When Do You Trade in Your Gibbon for a Heron?

by chromatic

My main computer these days is a laptop from System76. I was very happy to support a vendor willing to ship and support a laptop without the Microsoft or Apple tax, and very pleased to have hardware supported by a Linux distribution.

That was a couple of Ubuntu releases ago. Now that Hardy Heron is out, I feel the urge to run through the upgrade. Improved battery life is one big draw, but getting updates for all sorts of software I rely on is nice. (New Wine, new Valgrind, new Firefox, new GCC....)

Upgrades are never 100% perfect, though. There's always a risk of mishap that'll take me a few days to straighten out. I don't have any talks to give or books due in the next several weeks, so the timing seems good, but perhaps I should wait a few days more for the early adopters to expose any bugs that I'm happy not to fix?

I know plenty of people like Jim Zemlin who were very happy to run pre-release versions of Hardy Heron, but he had Greg K-H to help him out.

How do you decide to upgrade?


12 Comments

Caitlyn Martin
2008-05-12 21:22:56
It really depends on how good or bad Gutsy Gibbon has been for you. In this household Gutsy only survived on the 64-bit Gateway where it has proven to be terribly buggy. The bugs are the sort that never got fixed and really did get in the way of getting work done. In a case like mine getting to Hardy Heron as fast as possible made sense. OTOH, when I was an early adopter of Feisty Fawn I regretted it. Edgy Eft worked perfectly for me. Feisty didn't.

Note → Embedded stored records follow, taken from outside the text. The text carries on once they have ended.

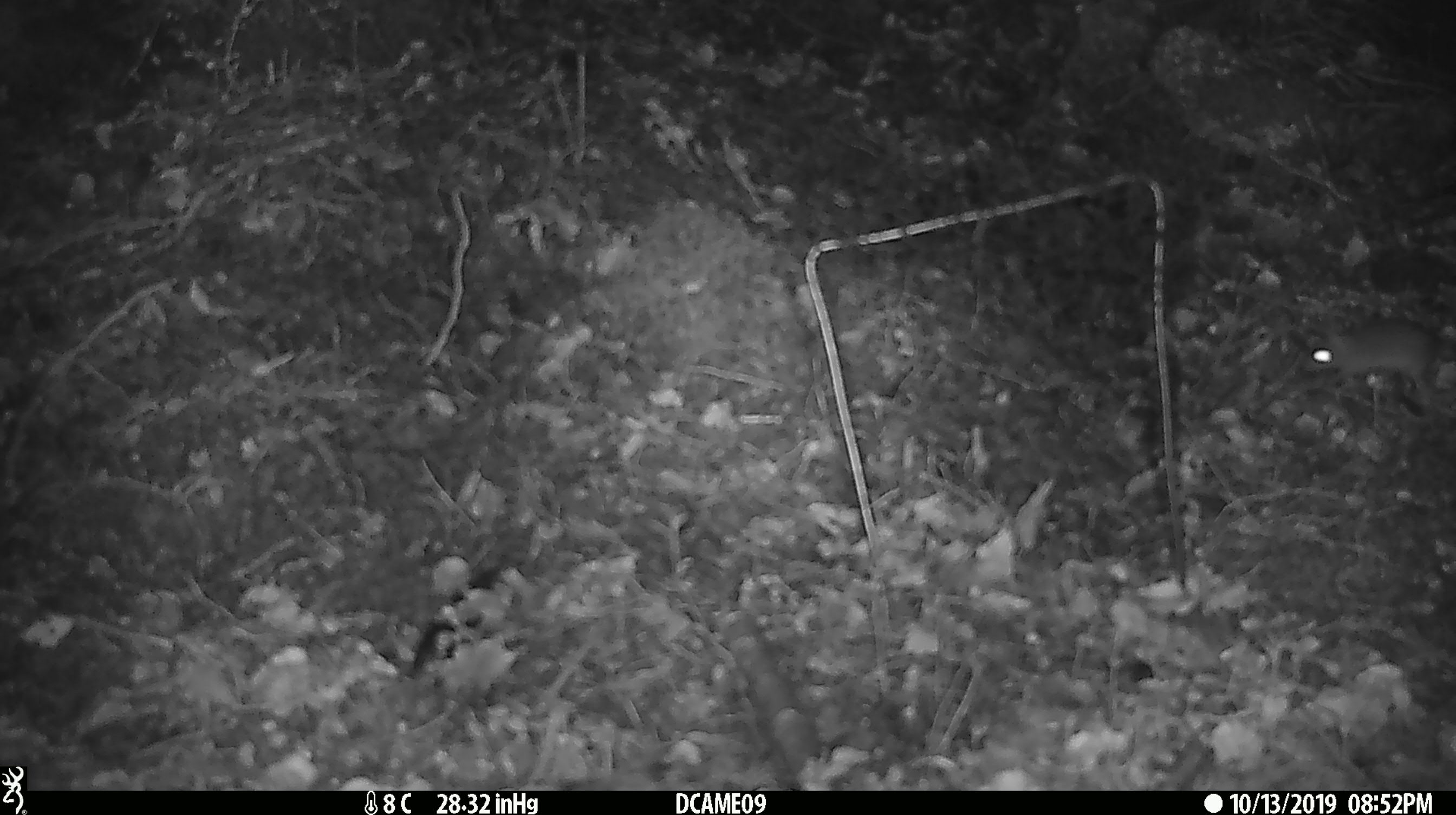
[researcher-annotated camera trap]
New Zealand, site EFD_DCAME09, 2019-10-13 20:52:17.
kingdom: Animalia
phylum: Chordata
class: Mammalia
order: Rodentia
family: Muridae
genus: Mus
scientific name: Mus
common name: mouse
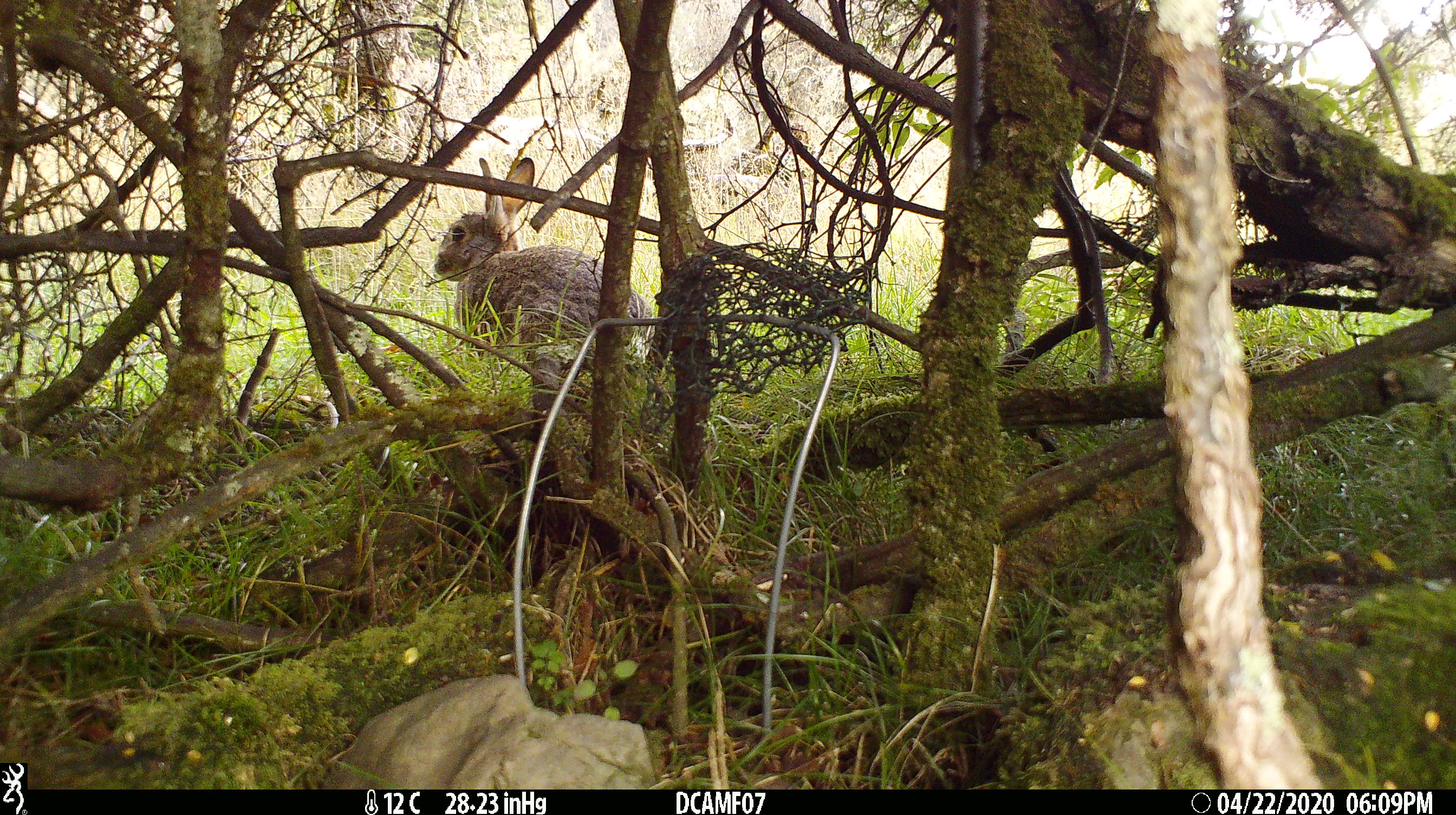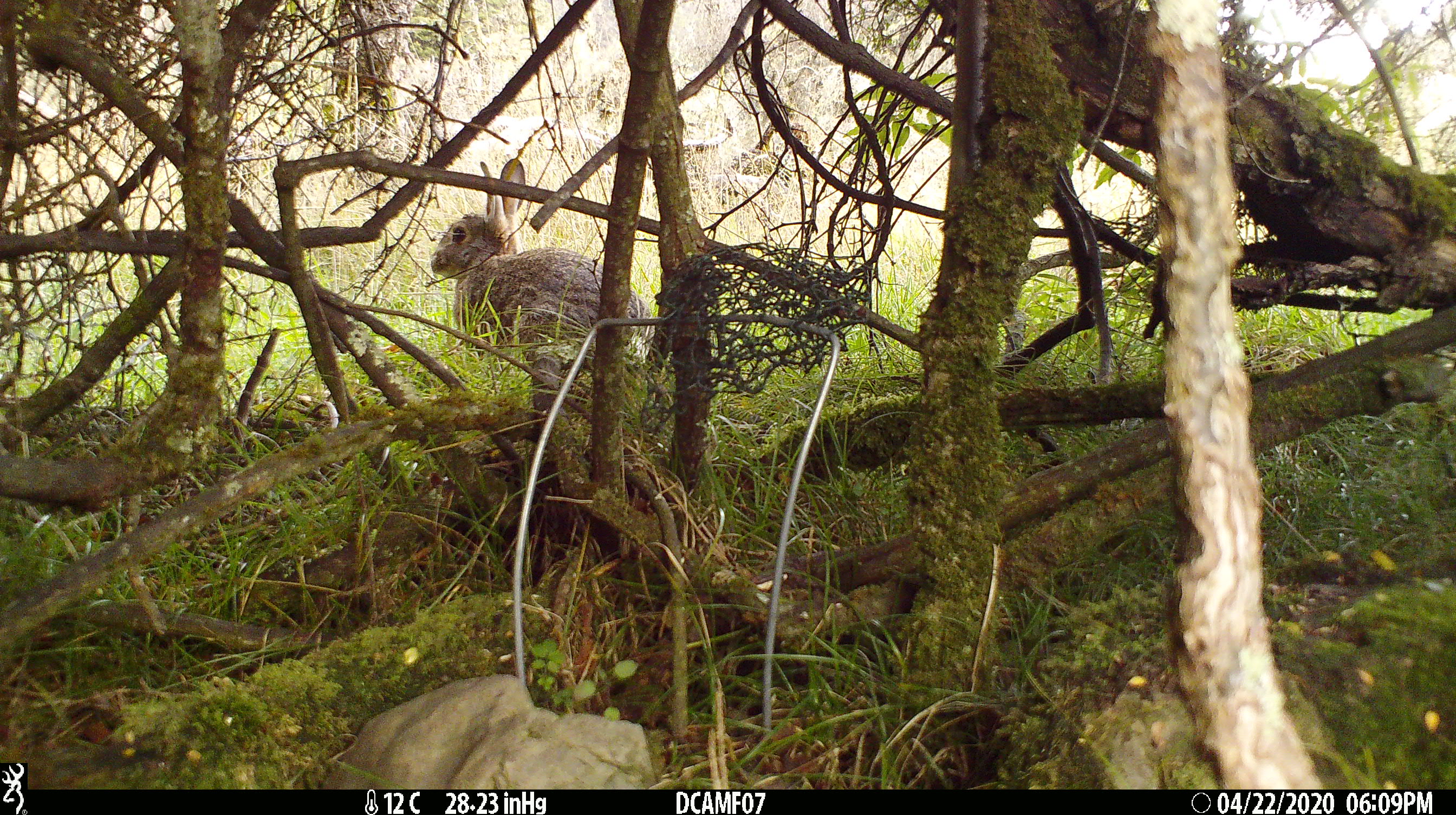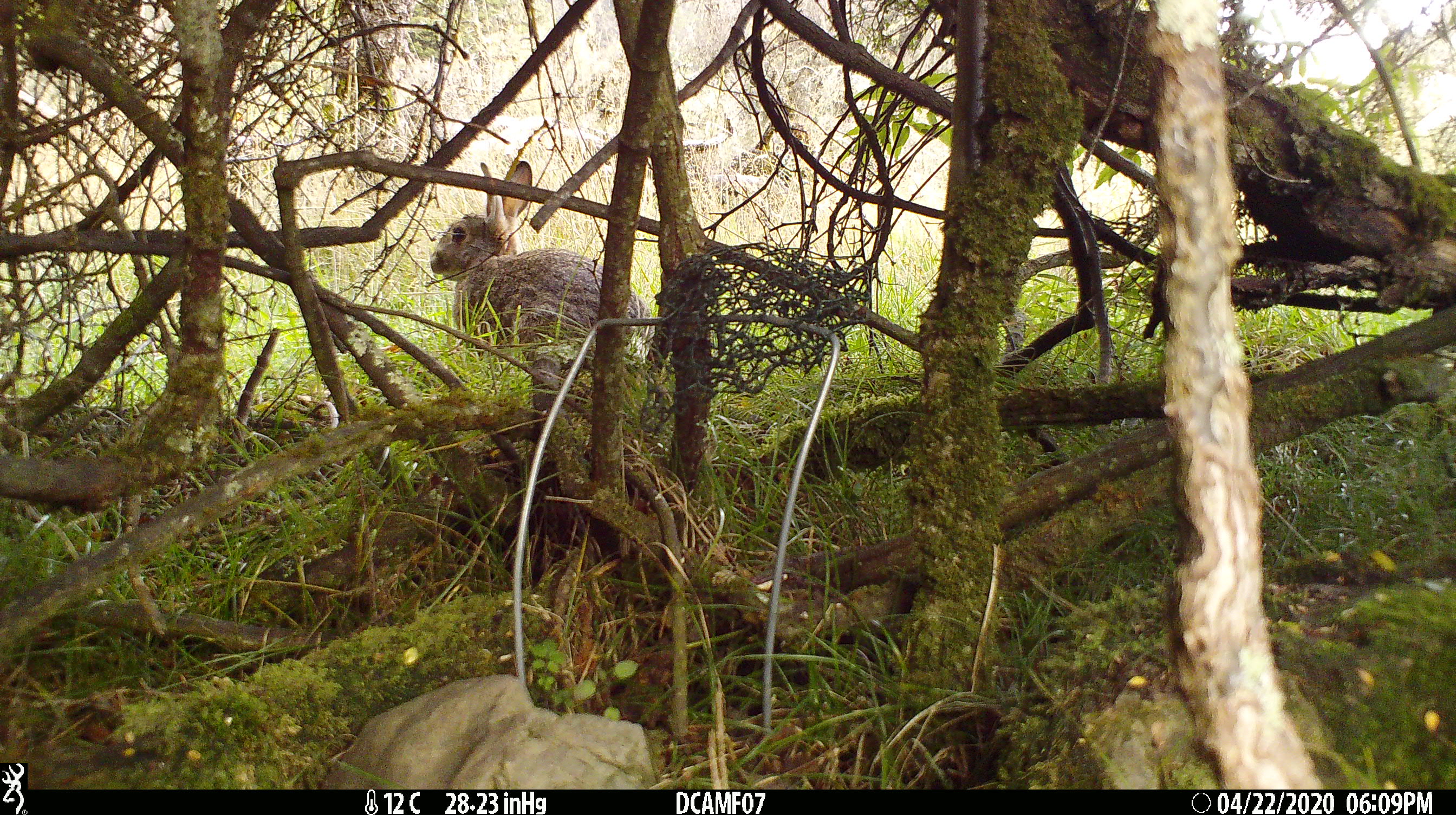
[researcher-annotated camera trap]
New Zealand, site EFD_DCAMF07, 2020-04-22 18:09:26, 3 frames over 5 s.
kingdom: Animalia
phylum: Chordata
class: Mammalia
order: Lagomorpha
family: Leporidae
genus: Oryctolagus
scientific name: Oryctolagus cuniculus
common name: european rabbit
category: rabbit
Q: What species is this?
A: Rabbit (european rabbit) (Oryctolagus cuniculus).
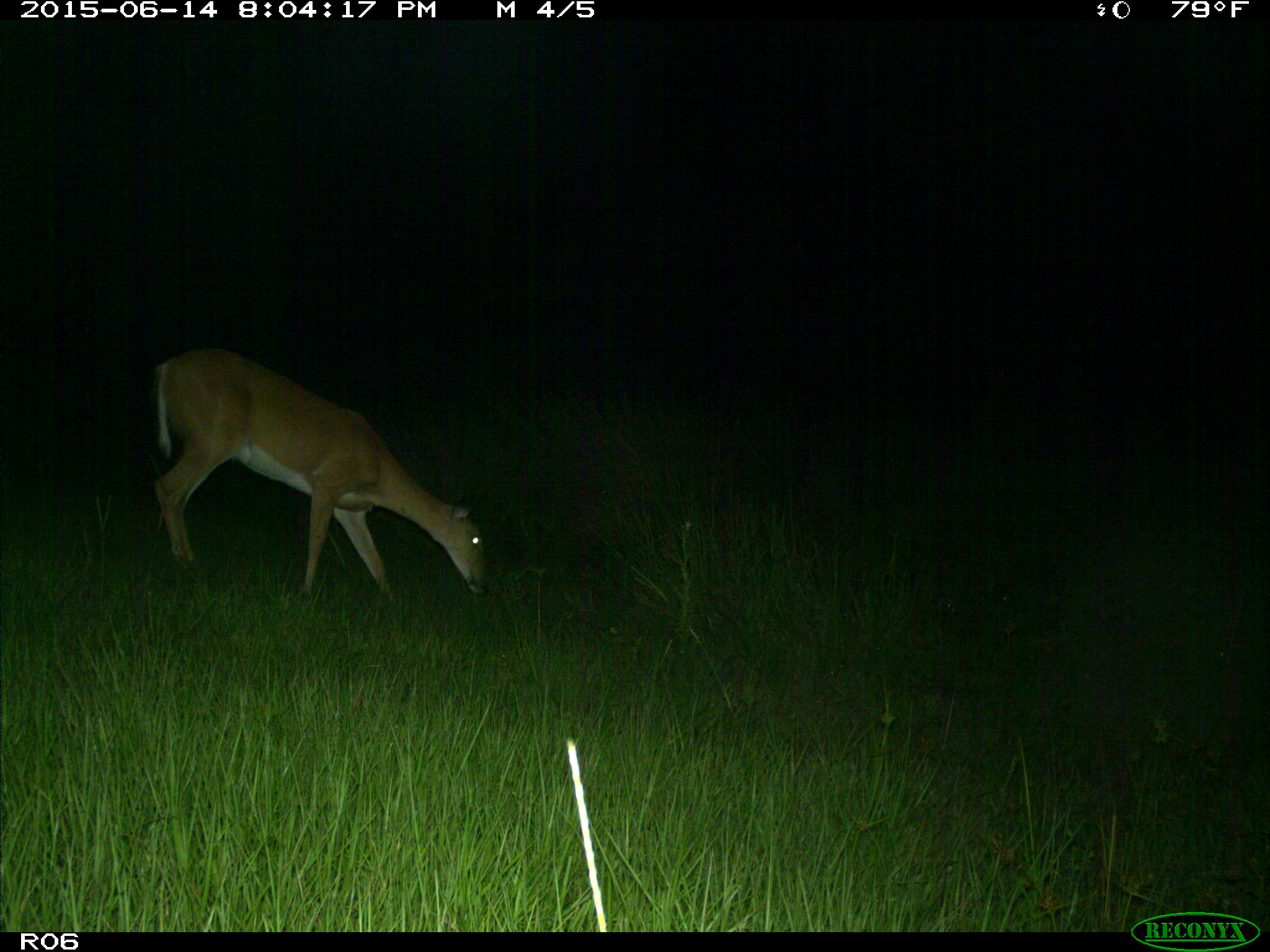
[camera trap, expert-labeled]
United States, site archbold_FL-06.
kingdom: Animalia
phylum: Chordata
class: Mammalia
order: Artiodactyla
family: Cervidae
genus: Odocoileus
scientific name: Odocoileus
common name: deer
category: unidentified deer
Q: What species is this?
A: Unidentified deer (deer) (Odocoileus).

It really depends on how the current release is working now and how much the upgrades to your software can potentially make life better. On a laptop (all I use nowadays) extended battery life is a big deal.


How's that for a terribly unhelpful answer?

Andrew Hamilton
2008-05-13 15:29:07
I'd be wary if you have a Wi-Fi card. My Cisco Aironet 350 Wi-Fi card didn't make the transition from Gutsy to Hardy. Wi-Fi cards seem to be a perennial problem for Linux.
Steven Rosenberg
2008-05-15 13:41:57
Try the live CD first and see how it treats your hardware before committing to the install.


I have a Hardy install, and it solved more problems on my hardware than it created, but it did create a few that are annoying enough.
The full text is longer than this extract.